Вячеслав Вс. Иванов
ЛИНГВИСТИКА ТРЕТЬЕГО ТЫСЯЧЕЛЕТИЯ: вопросы к будущему
Хотянаучное языкознание, достаточно строгая система которого была представлена уже у Панини[1], существует более 3 тысяч лет, главные его проблемы только еще начинают формулироваться. Их подробное обсуждение, а по возможности и решение, откладывается на наступившее столетие, а быть может и на все тысячелетие. Ниже перечислены лишь некоторые из них. Чтобы сделать понятнее, что имеется в виду, в последующем изложении каждый из вопросов иллюстрируется поясняющими примерами, почерпнутыми из моего собственного лингвистического опыта (в том числе и из многих еще не напечатанных работ). Предсказание будущего науки основывается отчасти и на воспоминаниях о прошлом, намеренно субъективных. Поэтому жанр статьи местами клонится к научной автобиографии на манер Шухардта[2].
Я начинаю с «внутренней лингвистики» в смысле Соссюра. Группа первых шести вопросов касается членений речи и соотношений между единицами языка разных уровней, следующие 4 вопроса относятся к лексической и грамматической семантике и к тексту в целом, в 11-16 ставятся проблемы исторической и социальной лингвистики, в 17-20 я затрагиваю вопросы аффективного и поэтического языка, в последнем разделе (21) говорю о методах будущего исследования в целом.
Насколько линейна реализация фонем в речи? Психофонетика и письмо.
В начале лета 1961 г. мне представилась возможность поработать в лаборатории Л.А. Чистович в ленинградском Институте физиологии. Я пользовался только что разработанным В.А. Кожевниковым прибором, который давал исключительно точную картину движений разных органов речи при произнесении русской фразы. Целью моей поездки было обсуждение теории соотношения артикуляции и распознавания речи, предложенной Чистович. Но попутно мы хотели уточнить и понимание временной организации речи, для чего я старался возможно тщательнее измерить длину соответствующих отдельным фонемам отрезков на кривых, начерченных прибором при записи многократных произнесений одного и того же предложения (вычисления мы еще делали вручную на логарифмической линейке и тратили массу времени на то, что сейчас бы за нас быстро посчитал компьютер). В некоторых случаях обнаружилось несовпадение того, что я видел и измерял на лабораторных кривых, и линейного представления последовательности фонем, с которым мы оперируем теоретически и в так называемой «фонологической транскрипции». Например, в такой русской форме, как швы [ švy ], две первые согласные фонемы в своей речевой реализации не следуют друг за другом, а произносятся одновременно. Незадолго до того, живя летом в Пицунде, я брал уроки абхазского у одного из местных жителей и среди прочего пытался правильно научиться произносить огубленные шипящие спиранты. Разглядывая и измеряя записи движений языка и губ при произнесении сочетания русских шипящих с губными, я убедился, что произносим мы почти то же, что абхазы. Но фонологическая функция различна.

───

Отредактируйте фрагмент статьи о лингвистике третьего тысячелетия, начиная со слов «Я начинаю с» и далее вплоть до слов «исследования в целом.», заменив «шести» на «пяти». Приведите этот фрагмент целиком.

───

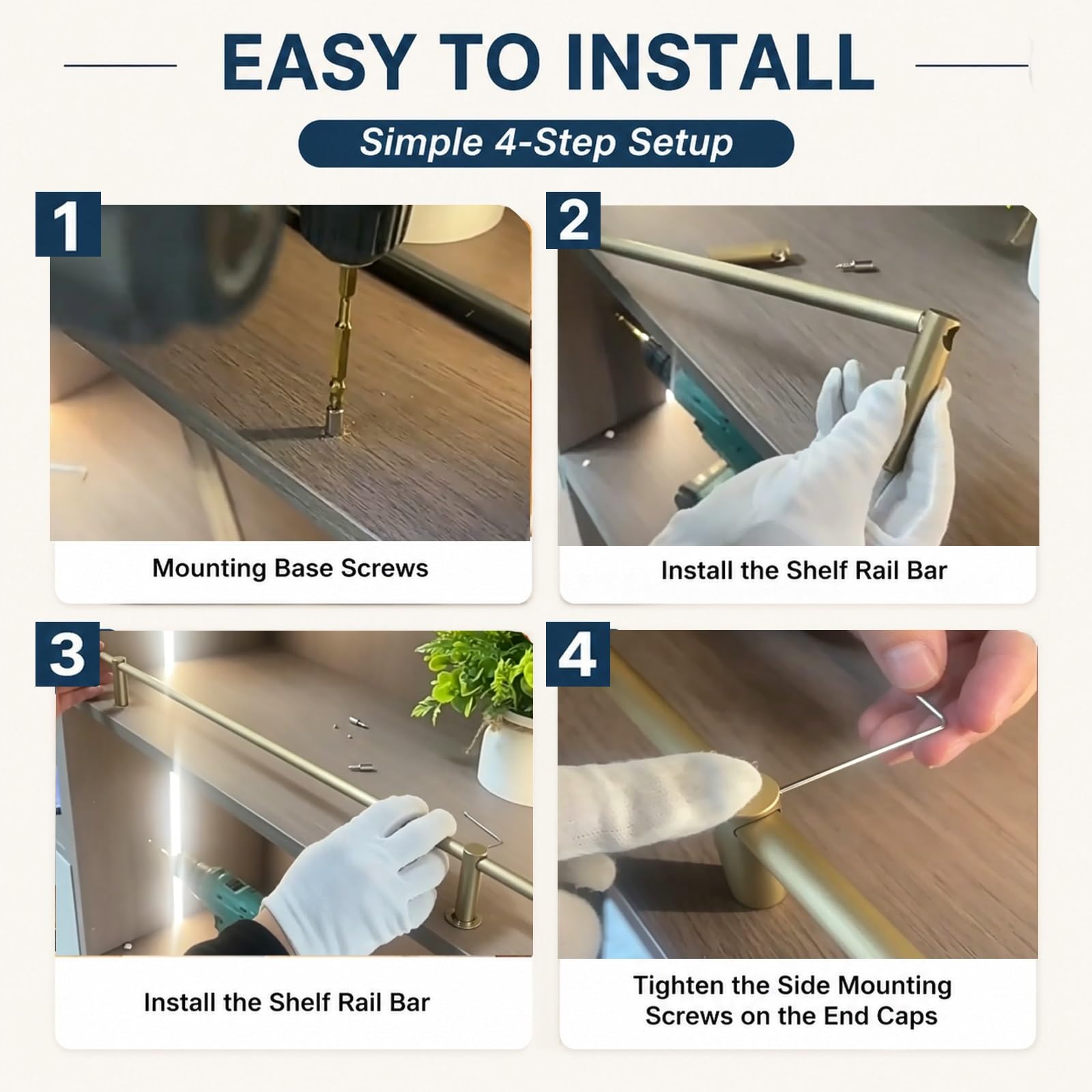 EASY TO INSTALL

Simple 4-Step Setup

1

Mounting Base Screws

2

Install the Shelf Rail Bar

3

Install the Shelf Rail Bar

4

Tighten the Side Mounting Screws on the End Caps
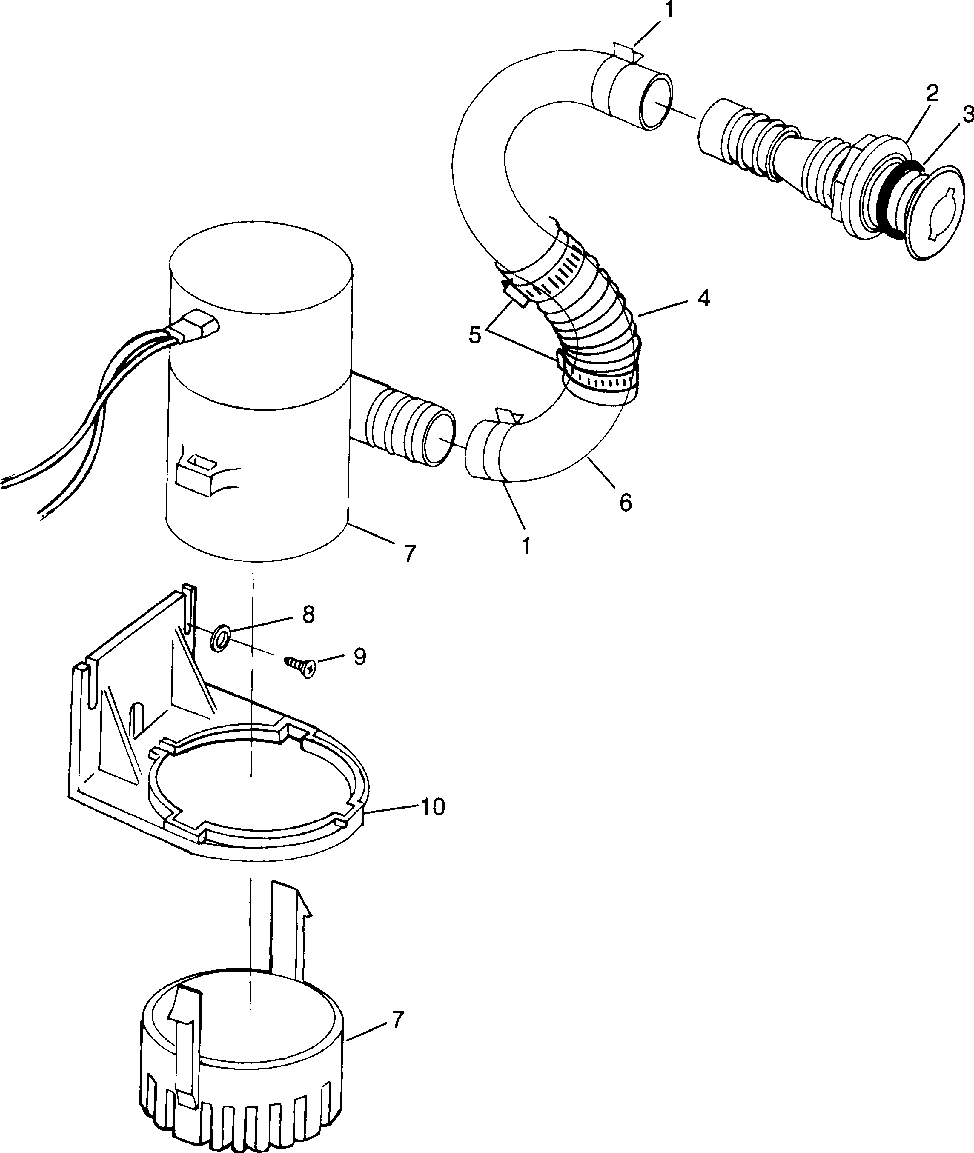 1
2
3
4
5
6
1
7
8
9
10
7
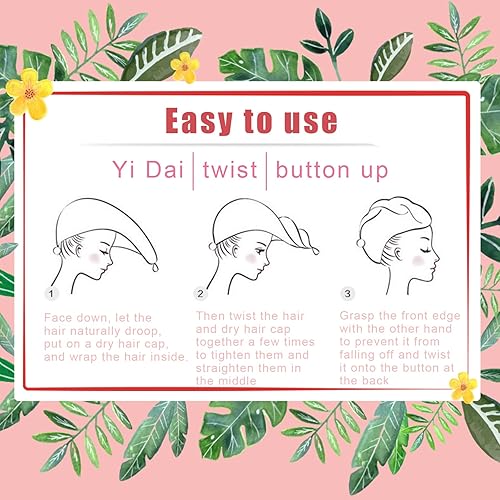 Easy to use

Yi Dai | twist | button up

1

Face down, let the hair naturally droop, put on a dry hair cap, and wrap the hair inside.

2

Then twist the hair and dry hair cap together a few times to tighten them and straighten them in the middle

3

Grasp the front edge with the other hand to prevent it from falling off and twist it onto the button at the back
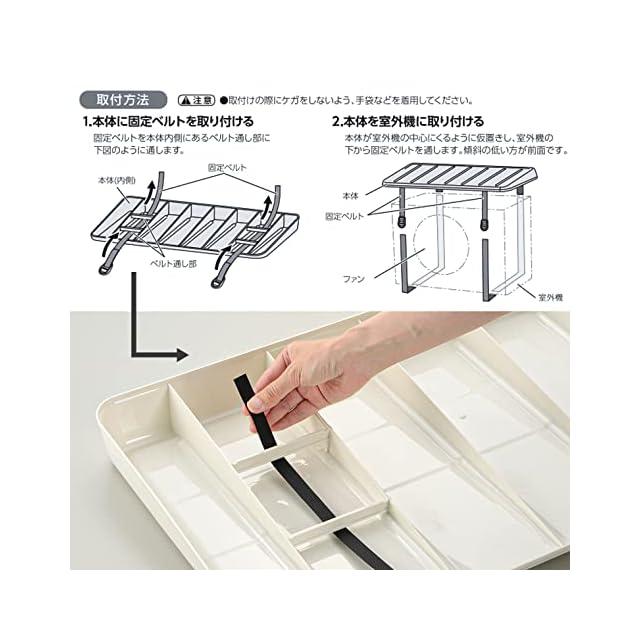 取付方法 ⚠注意 ●取付けの際にケガをしないよう、手袋などを着用してください。

1.本体に固定ベルトを取り付ける

固定ベルトを本体内側にあるベルト通し部に下図のように通します。

本体(内側)

固定ベルト

ベルト通し部

2.本体を室外機に取り付ける

本体が室外機の中心にくるように仮置きし、室外機の下から固定ベルトを通します。傾斜の低い方が前面です。

本体

固定ベルト

ファン

室外機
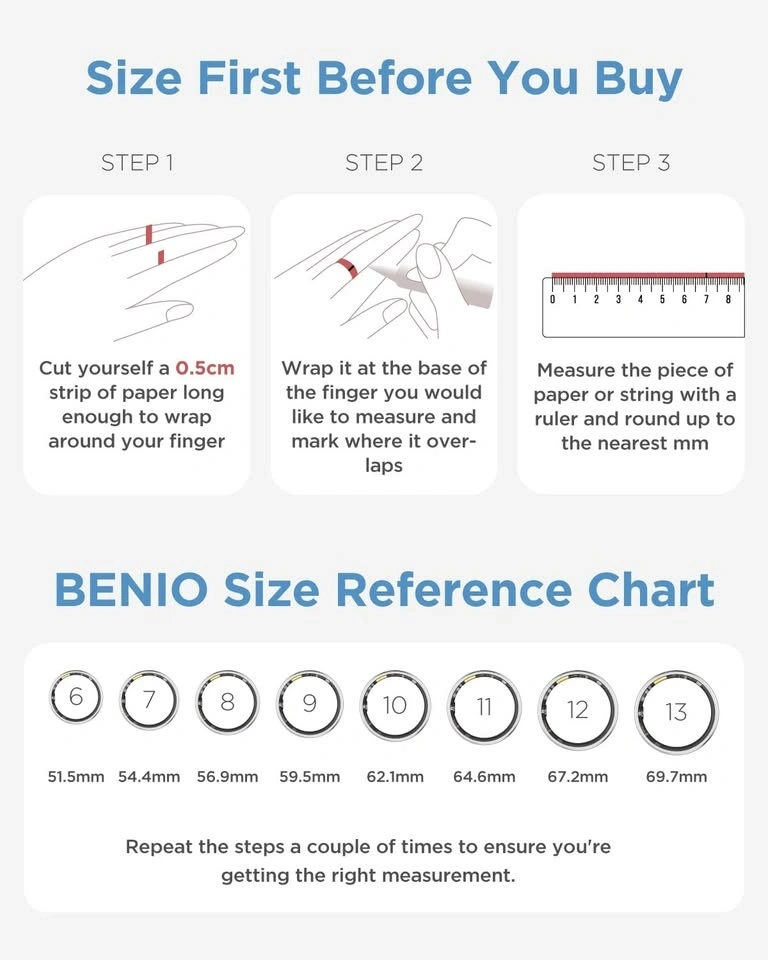 Size First Before You Buy

STEP 1

Cut yourself a 0.5cm strip of paper long enough to wrap around your finger

STEP 2

Wrap it at the base of the finger you would like to measure and mark where it overlaps

STEP 3

0 1 2 3 4 5 6 7 8

Measure the piece of paper or string with a ruler and round up to the nearest mm

BENIO Size Reference Chart

| 6 | 7 | 8 | 9 | 10 | 11 | 12 | 13 |
|---|---|---|---|---|---|---|---|
| 51.5mm | 54.4mm | 56.9mm | 59.5mm | 62.1mm | 64.6mm | 67.2mm | 69.7mm |

Repeat the steps a couple of times to ensure you're getting the right measurement.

───

### ПОЛЕ ОТВЕТА
Я начинаю с «внутренней лингвистики» в смысле Соссюра. Группа первых пяти вопросов касается членений речи и соотношений между единицами языка разных уровней, следующие 4 вопроса относятся к лексической и грамматической семантике и к тексту в целом, в 11-16 ставятся проблемы исторической и социальной лингвистики, в 17-20 я затрагиваю вопросы аффективного и поэтического языка, в последнем разделе (21) говорю о методах будущего исследования в целом.